From the sweet and magical opener to the mix of upbeat and playful to funky and cool tracks that follow, there’s something here for everyone. There’s epic orchestra, tender ballads, swaggering jazz, ninja rock, and even an appearance by J.S. Bach with a Christmas version of “Jesu, Joy of Man’s Desiring.” There are breakbeats, lullabies, and crashing metal along with traditional Japanese instruments, exotic desert music, and even folk. The album closes it with a series of heavy metal tracks complete with chugging bass and wailing guitars.
The two-disc album can be picked up on CD Japan if you’re interested.

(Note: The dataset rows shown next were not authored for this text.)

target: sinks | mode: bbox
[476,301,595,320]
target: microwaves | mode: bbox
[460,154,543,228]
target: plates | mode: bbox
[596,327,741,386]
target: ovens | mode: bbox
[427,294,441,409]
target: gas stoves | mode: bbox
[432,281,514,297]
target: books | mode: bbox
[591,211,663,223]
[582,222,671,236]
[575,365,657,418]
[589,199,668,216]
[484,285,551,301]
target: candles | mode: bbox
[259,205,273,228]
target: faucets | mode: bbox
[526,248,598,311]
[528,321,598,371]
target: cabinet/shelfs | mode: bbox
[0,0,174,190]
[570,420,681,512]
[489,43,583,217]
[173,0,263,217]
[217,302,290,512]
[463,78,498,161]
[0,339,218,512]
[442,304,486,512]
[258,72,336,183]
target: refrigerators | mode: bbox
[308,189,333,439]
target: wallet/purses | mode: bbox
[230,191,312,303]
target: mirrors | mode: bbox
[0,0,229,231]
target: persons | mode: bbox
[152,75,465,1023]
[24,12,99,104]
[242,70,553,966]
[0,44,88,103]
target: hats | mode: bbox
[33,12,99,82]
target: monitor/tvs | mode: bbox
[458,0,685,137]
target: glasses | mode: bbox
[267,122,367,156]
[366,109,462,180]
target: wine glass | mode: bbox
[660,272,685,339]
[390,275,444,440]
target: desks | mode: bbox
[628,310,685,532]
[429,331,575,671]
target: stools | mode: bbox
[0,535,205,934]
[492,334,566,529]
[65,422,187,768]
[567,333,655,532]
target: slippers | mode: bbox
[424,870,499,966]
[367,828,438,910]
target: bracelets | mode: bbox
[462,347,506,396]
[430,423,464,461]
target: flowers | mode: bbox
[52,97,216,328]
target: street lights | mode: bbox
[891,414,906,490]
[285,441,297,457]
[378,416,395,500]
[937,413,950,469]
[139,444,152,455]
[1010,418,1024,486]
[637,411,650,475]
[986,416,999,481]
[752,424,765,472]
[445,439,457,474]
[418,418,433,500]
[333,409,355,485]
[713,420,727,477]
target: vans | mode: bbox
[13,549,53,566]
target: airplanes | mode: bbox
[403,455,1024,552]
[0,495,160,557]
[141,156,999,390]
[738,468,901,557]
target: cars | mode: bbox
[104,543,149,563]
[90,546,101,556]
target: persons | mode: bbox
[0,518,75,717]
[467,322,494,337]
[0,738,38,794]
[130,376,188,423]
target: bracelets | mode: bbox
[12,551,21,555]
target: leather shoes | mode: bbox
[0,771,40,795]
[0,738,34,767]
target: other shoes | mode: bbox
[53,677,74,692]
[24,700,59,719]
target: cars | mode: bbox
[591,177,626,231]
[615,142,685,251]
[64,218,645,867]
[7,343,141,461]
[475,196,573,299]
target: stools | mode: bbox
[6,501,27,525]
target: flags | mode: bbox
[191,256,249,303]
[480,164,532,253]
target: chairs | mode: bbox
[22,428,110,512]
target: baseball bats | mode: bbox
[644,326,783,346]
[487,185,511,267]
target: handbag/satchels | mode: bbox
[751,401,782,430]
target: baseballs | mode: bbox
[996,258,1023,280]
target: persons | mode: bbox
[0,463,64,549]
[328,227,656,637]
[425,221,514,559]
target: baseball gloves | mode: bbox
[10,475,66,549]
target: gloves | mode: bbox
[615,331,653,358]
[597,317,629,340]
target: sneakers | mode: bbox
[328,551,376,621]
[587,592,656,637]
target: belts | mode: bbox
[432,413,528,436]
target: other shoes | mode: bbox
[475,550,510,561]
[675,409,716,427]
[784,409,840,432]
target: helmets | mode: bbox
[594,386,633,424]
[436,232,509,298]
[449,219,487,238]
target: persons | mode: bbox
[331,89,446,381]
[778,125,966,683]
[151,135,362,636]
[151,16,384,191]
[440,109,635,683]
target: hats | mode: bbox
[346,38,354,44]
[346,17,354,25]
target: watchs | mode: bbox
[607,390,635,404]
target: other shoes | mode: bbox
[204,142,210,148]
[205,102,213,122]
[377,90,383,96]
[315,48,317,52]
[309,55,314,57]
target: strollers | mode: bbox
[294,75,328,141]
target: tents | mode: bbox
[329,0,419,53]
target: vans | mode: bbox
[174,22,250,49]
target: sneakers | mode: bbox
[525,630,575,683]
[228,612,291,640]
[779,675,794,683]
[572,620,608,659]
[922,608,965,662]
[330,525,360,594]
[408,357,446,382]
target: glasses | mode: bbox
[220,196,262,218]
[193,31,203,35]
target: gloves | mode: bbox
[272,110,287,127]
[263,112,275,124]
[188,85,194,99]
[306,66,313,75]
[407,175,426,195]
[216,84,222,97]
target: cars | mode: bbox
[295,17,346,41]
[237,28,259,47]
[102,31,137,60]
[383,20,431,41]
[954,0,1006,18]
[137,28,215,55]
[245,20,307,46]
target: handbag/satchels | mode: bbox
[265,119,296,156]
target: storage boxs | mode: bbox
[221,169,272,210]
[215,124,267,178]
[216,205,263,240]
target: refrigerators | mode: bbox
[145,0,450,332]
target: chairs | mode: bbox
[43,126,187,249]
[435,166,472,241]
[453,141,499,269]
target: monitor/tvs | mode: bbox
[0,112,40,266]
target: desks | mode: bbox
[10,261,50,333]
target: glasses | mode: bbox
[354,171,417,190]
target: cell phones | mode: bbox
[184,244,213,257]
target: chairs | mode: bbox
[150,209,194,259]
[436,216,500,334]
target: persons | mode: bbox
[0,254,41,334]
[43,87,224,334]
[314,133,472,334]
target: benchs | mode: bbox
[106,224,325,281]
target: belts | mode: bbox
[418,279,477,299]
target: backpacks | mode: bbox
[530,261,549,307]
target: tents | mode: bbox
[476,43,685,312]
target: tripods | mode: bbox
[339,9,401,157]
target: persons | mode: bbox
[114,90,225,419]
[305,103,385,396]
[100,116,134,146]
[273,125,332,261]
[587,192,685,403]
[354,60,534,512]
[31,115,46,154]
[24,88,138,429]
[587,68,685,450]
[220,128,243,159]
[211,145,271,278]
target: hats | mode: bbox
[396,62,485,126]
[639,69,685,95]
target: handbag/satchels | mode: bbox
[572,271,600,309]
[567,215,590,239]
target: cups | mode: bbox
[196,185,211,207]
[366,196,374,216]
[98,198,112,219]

Final Fantasy XIV has enjoyed several soundtrack releases up to this point (A Realm Reborn, From Astral to Umbral, Before the Fall), but I’ve been hearing for months that the music from Heavensward is the best yet. While Square Enix has trickled out digital EPs over the past year, they’ve released all 60 new tracks on Blu-ray disc. Masayoshi Soken again handles most of the composition, and I’d agree that the music is pretty fantastic.
Immediately out of the gate is “Heavensward,” a subdued vocal theme, followed by a chilling version of the series prelude theme titled “A Cold Wind.” One of my favorite tracks on the album follows, the epic 13:22-long “Solid,” which acts as a defiant anthem for the entire score and is weaved throughout. A defiant and extremely catchy melody is followed by ominous organ and brass stabs that then venture into uncertainty and majestic portions of the song. It’s a masterpiece as used here.
The entire score is great, but other standouts include deep and mysterious “Descent” with its ethereal bell tones, two slowed down and sleepier versions of the “Solid” theme titled “Nobility Sleeps” (probably my favorite track) and “Nobility Obliges,” the exotic “Coming Home” by Yukiko Takada with various woodwinds and even a bagpipe, the very strange gurgling English Western vocal track, “Unbending Steel” Uematsu’s emotional “Contention,” a world music-meets-DNB version of the “Solid” theme titled “Woe that is Madness,” the decisive “Order Yet Undeciphered” with organ, timpani, and a killer bass pad that lends a cool electronic edge to the track, the explosive rock-electronic “Unbreakable” with some awesome rock organ, and finally Uematsu’s closing vocal theme, “Dragonsong,” featuring the ever-lovely Susan Calloway on vocals and coming as a shorter and more emotional theme compared to “Answers.”
You can pick up the album on CD Japan, and I highly recommend doing so! I’d agree with many others in saying this may be some of the best Final Fantasy XIV music yet, particularly with the incredibly strong theme featured throughout.